Selective intracellular delivery of proteasome inhibitors through pH-sensitive polymeric micelles directed to efficient antitumor therapy.

Author information

1
Department of Materials Engineering, Graduate School of Engineering, The University of Tokyo, 7-3-1 Hongo, Bunkyo-ku, Tokyo 113-8656, Japan.
2
Department of Bio-Engineering, Graduate School of Engineering, The University of Tokyo, 7-3-1 Hongo, Bunkyo-ku, Tokyo 113-8656, Japan.
3
Center for Disease Biology and Integrative Medicine, Graduate School of Medicine, The University of Tokyo, 7-3-1 Hongo, Bunkyo-ku, Tokyo 113-0033, Japan.
4
Polymer Chemistry Division, Chemical Resources Laboratory, Tokyo Institute of Technology, R1-11, 4259 Nagatsuta, Midori-ku, Yokohama 226-8503, Japan.
5
Department of Materials Engineering, Graduate School of Engineering, The University of Tokyo, 7-3-1 Hongo, Bunkyo-ku, Tokyo 113-8656, Japan; Department of Bio-Engineering, Graduate School of Engineering, The University of Tokyo, 7-3-1 Hongo, Bunkyo-ku, Tokyo 113-8656, Japan; Center for Disease Biology and Integrative Medicine, Graduate School of Medicine, The University of Tokyo, 7-3-1 Hongo, Bunkyo-ku, Tokyo 113-0033, Japan.
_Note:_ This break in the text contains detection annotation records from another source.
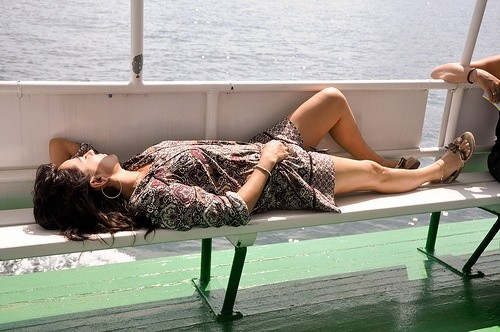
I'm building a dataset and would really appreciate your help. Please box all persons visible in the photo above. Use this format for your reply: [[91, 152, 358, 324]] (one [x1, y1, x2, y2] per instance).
[[33, 87, 475, 232], [431, 54, 500, 184]]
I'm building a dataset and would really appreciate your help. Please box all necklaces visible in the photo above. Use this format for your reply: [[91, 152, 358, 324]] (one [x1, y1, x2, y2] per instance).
[[135, 169, 144, 187]]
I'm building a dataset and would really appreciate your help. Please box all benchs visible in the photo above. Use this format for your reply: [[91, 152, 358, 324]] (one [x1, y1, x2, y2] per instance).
[[0, 171, 500, 321]]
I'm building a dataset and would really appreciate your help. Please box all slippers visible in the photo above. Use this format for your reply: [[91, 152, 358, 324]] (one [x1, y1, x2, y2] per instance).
[[443, 131, 475, 183], [395, 156, 420, 169]]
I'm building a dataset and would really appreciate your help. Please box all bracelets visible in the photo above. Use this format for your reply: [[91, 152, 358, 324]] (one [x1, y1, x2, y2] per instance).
[[253, 165, 272, 177], [467, 67, 476, 84]]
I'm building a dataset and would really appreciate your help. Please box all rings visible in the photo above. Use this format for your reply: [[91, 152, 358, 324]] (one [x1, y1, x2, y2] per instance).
[[492, 92, 497, 95]]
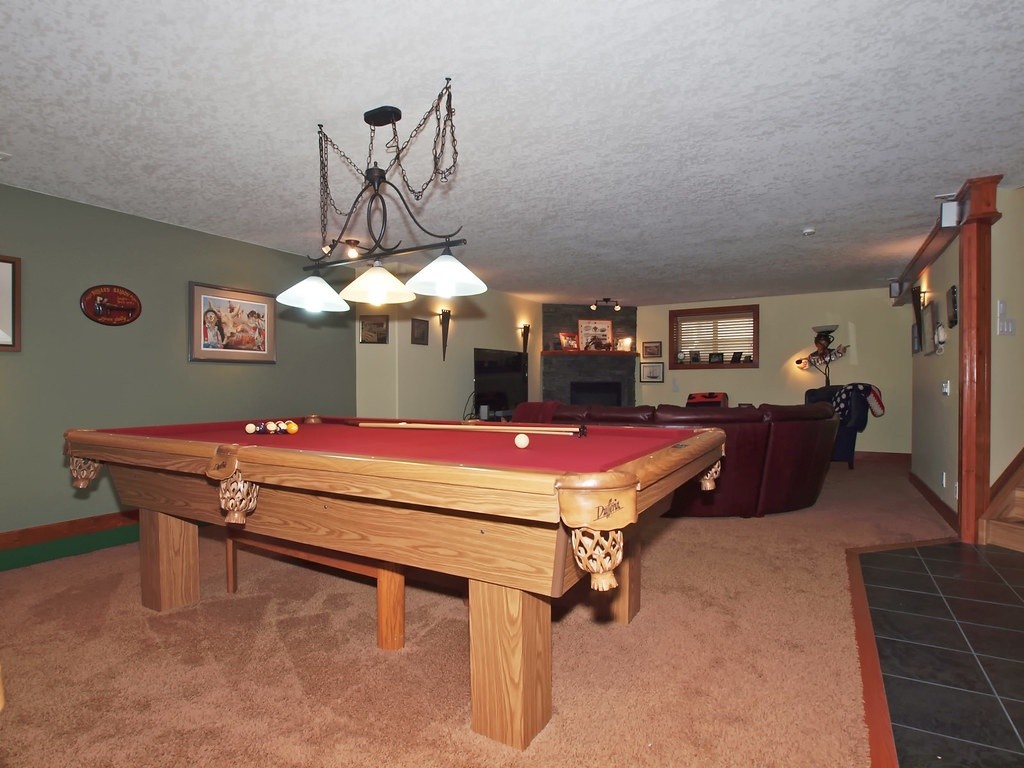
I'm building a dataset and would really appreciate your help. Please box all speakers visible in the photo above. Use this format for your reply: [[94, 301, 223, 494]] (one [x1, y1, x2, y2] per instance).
[[480, 405, 489, 420]]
Electronic address: kataoka@bmw.t.u-tokyo.ac.jp.

Abstract

The ubiquitin-proteasome system is central in the regulation of cellular proteins controlling cell cycle progression and apoptosis, drawing much interest for developing effective targeted cancer therapies. Herein, we developed a novel pH-responsive polymeric-micelle-based carrier system to effectively deliver the proteasome inhibitor MG132 into cancer cells. MG132 is covalently bound to the block copolymer composed of polyethylene glycol (PEG) and polyaspartate through an acid-labile hydrazone bond. This bond is stable at physiological condition, but hydrolytically degradable in acidic compartments in the cell, such as late-endosomes and lysosomes, and thus, it was used for controlled release of MG132 after EPR-mediated preferential accumulation of the micelles into the tumor. MG132-loaded micelles have monodispersed size distribution with an average diameter of 45nm, and critical micelle concentration is well below 10(-7)M. In vitro studies against several cancer cell lines confirmed that MG132-loaded micelles retained the cytotoxic effect, and this activity was indeed due to the inhibition of proteasome by released MG132 from the micelles. Real-time in vitro confocal-microscopy experiments clearly indicated that MG132-conjugated micelles disintegrated only inside the target cells. By intravital confocal micro-videography, we also confirmed the prolonged circulation of MG132 loaded micelles in the bloodstream, which lead to tumor specific accumulation of micelles, as confirmed by in vivo imaging 24h after injection. These micelles showed significantly lower in vivo toxicity than free MG132, while achieving remarkable antitumor effect against a subcutaneous HeLa-luc tumor model. Our findings create a paradigm for future development of polymeric-micelle-based carrier system for other peptide aldehyde type proteasome inhibitors to make them effective cohort of the existing cancer therapeutic regiments.

KEYWORDS:

Antitumor efficacy; MG132; Polymeric micelle; Proteasome inhibitor; pH-sensitive

PMID:
24892974
DOI:
10.1016/j.jconrel.2014.05.048
[Indexed for MEDLINE]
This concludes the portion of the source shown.